■ SET OF TASKS
(a) Rewrite the stretch of the book review from "The Handmaid’s Tale is" through "living? Is there hope?", putting "authoritarian" wherever "totalitarian" appears.
(b) Count the lines of the records that contain the string "green", and give only that number.

■ PAGE
═══

Book Review | The Handmaid’s Tale

I can’t believe I hadn’t read this book until now.

The Handmaid’s Tale is on numerous high school and university reading lists and I can absolutely see why. Set in the near future where everyone is divided into specialized categories (Handmaid, Martha, Guardian, Commander, Commander’s Wife, etc), we see a totalitarian society where everyone is oppressed in their own way. The story is narrated by Offred, a Handmaid, and follows her journey in transitioning to this new reality. As a Handmaid she only has one purpose – to breed. Her meals are designed to increase her chances of conception, she is only allowed out of the house during her morning walk, and she is required to wear the Handmaids’ uniform. Simple privileges like choosing an outfit or reading are no longer available to her. What has happened to her family from her previous life? Is there any way out of this way of living? Is there hope?

I devoured this book. I seriously could not put it down. The society that Atwood creates is terrifying in that it doesn’t seem altogether removed from reality. Due to Atwood’s brilliance (or my pessimism towards our society), it feels like our world really could suddenly become Offred’s world. I have heard other readers argue that they had a hard time believing the sudden transition between regimes but I had no troubles suspending this disbelief. Offred’s narration has a sad, reminiscent tone and I was more appalled than skeptical. As the book progressed, I became more and more immersed in Offred’s story. I found myself becoming paranoid with her. Who can she really trust in a world like this, when trusting the wrong person means torture and death? I couldn’t help but root for her to escape and so the book kept me on the edge of my seat till the very last page.

═══

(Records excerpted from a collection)

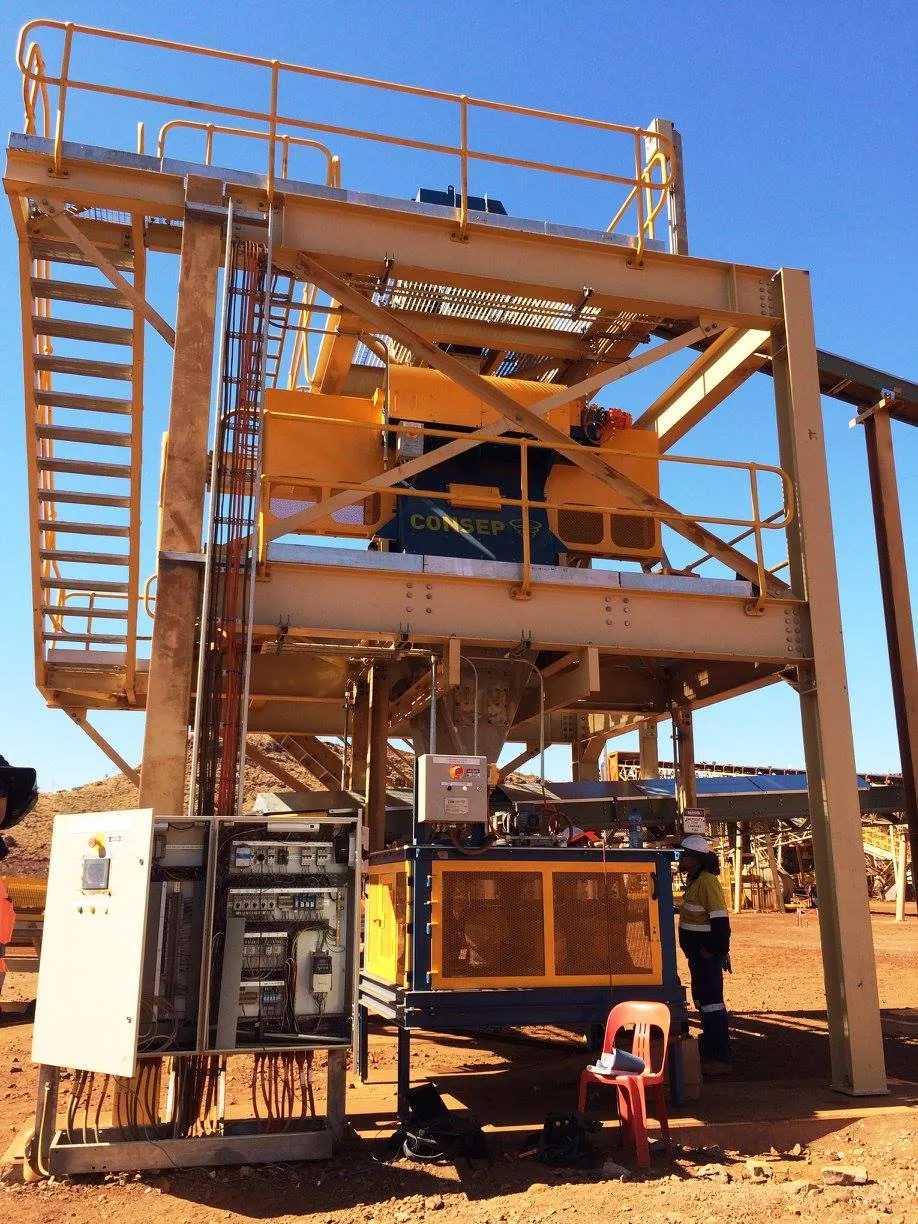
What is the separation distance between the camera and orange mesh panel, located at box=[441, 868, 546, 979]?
7.13 metres

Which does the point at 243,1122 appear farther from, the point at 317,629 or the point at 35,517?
the point at 35,517

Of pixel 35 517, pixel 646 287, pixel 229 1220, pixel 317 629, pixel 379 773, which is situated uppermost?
pixel 646 287

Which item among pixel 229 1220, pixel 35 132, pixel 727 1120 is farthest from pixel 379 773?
pixel 35 132

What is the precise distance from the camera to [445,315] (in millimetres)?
10227

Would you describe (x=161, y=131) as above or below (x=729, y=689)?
above

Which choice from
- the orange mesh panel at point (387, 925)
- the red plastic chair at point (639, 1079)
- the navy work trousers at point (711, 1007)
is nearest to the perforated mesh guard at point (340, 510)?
the orange mesh panel at point (387, 925)

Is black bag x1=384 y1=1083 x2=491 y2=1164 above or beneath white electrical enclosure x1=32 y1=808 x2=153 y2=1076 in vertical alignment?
beneath

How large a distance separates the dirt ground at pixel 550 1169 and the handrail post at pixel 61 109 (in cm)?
707

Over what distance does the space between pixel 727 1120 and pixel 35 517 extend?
290 inches

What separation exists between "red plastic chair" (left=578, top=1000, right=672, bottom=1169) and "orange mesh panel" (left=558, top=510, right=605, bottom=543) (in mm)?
4482

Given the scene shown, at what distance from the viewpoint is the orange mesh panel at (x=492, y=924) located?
23.4 feet

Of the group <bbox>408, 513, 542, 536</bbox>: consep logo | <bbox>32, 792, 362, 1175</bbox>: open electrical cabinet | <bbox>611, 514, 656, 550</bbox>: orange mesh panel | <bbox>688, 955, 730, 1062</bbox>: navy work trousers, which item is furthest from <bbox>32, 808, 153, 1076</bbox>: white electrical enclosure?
<bbox>611, 514, 656, 550</bbox>: orange mesh panel

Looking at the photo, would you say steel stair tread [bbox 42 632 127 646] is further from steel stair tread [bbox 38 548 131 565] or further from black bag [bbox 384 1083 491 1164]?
black bag [bbox 384 1083 491 1164]

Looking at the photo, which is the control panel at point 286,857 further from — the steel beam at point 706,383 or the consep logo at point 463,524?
the steel beam at point 706,383
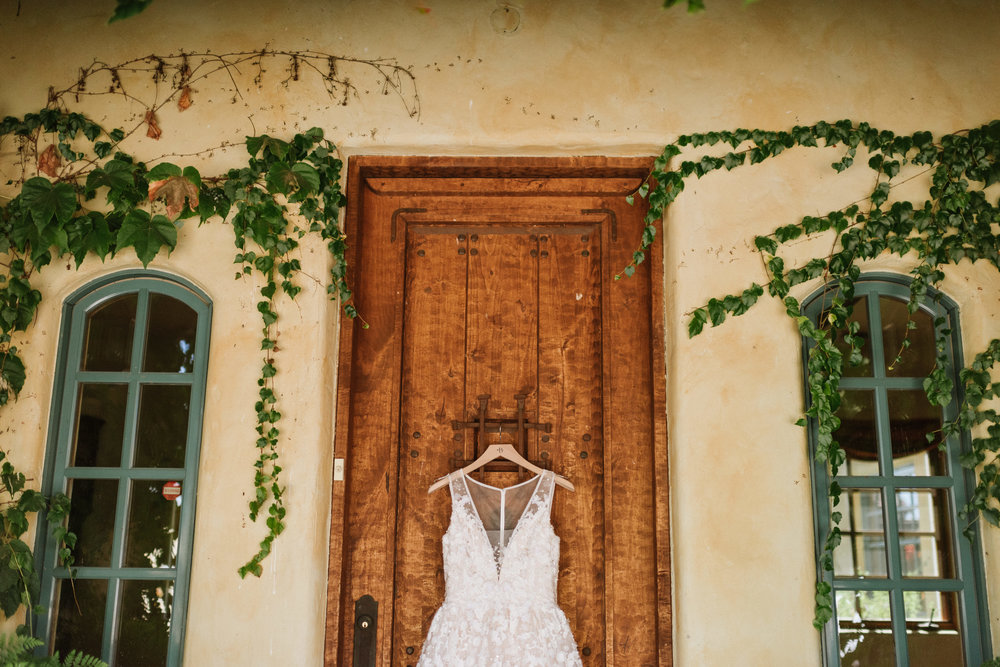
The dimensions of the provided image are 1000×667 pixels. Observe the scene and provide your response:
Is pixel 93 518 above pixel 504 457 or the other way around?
the other way around

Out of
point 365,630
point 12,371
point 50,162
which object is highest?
point 50,162

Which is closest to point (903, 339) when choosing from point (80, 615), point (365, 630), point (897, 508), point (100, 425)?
point (897, 508)

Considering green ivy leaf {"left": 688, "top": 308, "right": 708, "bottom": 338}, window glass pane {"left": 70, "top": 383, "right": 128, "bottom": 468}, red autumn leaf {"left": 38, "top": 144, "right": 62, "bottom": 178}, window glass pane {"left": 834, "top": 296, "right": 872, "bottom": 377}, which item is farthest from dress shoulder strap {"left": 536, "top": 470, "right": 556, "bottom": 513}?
red autumn leaf {"left": 38, "top": 144, "right": 62, "bottom": 178}

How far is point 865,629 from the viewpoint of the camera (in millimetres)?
2594

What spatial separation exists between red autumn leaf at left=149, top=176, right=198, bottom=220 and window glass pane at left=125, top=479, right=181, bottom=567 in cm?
97

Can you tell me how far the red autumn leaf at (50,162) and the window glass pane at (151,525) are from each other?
119cm

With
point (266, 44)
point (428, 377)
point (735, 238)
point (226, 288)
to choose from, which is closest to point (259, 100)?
point (266, 44)

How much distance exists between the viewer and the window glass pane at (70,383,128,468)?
2.77 m

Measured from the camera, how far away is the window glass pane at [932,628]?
2.56 m

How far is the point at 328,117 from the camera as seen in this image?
286 cm

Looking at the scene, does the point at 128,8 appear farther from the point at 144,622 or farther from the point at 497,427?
the point at 144,622

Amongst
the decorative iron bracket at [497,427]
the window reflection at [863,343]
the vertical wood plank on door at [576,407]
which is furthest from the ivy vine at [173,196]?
the window reflection at [863,343]

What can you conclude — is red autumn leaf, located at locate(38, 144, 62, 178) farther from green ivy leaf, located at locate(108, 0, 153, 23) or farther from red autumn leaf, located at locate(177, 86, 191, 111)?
green ivy leaf, located at locate(108, 0, 153, 23)

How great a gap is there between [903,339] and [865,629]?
1010 mm
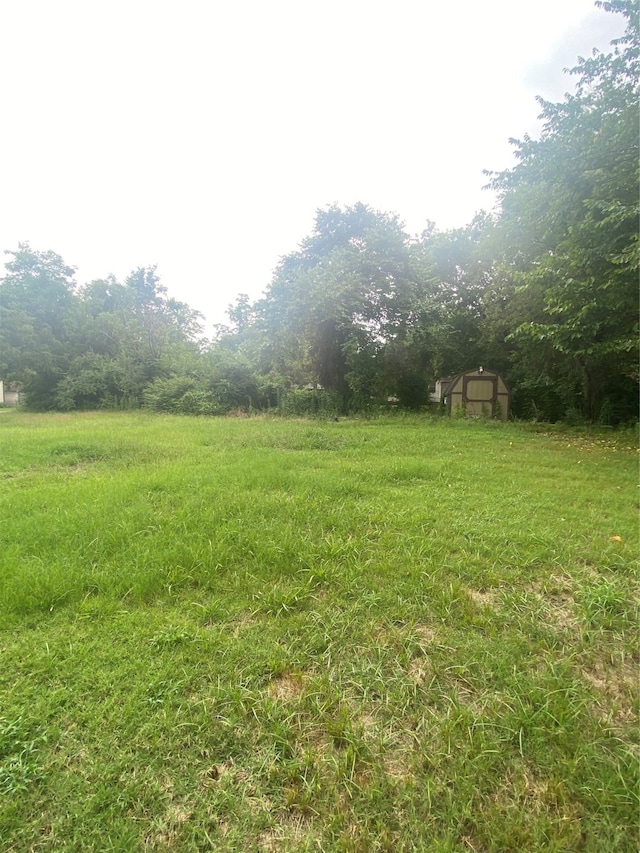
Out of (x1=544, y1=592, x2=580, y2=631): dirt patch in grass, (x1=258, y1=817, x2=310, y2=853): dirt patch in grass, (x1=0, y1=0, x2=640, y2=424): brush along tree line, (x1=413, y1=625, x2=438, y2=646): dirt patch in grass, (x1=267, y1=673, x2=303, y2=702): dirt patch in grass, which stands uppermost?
(x1=0, y1=0, x2=640, y2=424): brush along tree line

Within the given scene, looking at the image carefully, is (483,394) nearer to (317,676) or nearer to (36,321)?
(317,676)

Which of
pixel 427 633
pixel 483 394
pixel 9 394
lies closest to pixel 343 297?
pixel 483 394

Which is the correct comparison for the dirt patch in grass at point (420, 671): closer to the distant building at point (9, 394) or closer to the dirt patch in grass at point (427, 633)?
the dirt patch in grass at point (427, 633)

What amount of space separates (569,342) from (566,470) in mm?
4180

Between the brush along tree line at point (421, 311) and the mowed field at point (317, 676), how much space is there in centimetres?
593

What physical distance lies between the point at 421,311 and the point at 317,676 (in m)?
15.2

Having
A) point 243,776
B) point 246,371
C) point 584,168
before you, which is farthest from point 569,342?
point 246,371

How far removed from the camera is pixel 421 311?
49.1ft

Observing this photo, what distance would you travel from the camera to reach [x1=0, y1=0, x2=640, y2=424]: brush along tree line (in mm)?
7016

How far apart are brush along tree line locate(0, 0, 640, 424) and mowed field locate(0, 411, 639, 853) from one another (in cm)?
593

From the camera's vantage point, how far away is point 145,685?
1.59 metres

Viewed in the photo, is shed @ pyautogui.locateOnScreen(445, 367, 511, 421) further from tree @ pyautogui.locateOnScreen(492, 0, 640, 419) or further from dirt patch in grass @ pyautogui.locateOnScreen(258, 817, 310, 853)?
dirt patch in grass @ pyautogui.locateOnScreen(258, 817, 310, 853)

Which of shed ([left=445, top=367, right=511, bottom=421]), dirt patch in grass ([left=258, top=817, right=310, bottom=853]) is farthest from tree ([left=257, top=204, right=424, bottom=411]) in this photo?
dirt patch in grass ([left=258, top=817, right=310, bottom=853])

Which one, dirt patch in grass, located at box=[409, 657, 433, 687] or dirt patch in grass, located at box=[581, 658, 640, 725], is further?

═══

■ RESULTS
(a)
The Handmaid’s Tale is on numerous high school and university reading lists and I can absolutely see why. Set in the near future where everyone is divided into specialized categories (Handmaid, Martha, Guardian, Commander, Commander’s Wife, etc), we see a authoritarian society where everyone is oppressed in their own way. The story is narrated by Offred, a Handmaid, and follows her journey in transitioning to this new reality. As a Handmaid she only has one purpose – to breed. Her meals are designed to increase her chances of conception, she is only allowed out of the house during her morning walk, and she is required to wear the Handmaids’ uniform. Simple privileges like choosing an outfit or reading are no longer available to her. What has happened to her family from her previous life? Is there any way out of this way of living? Is there hope?

(b) 3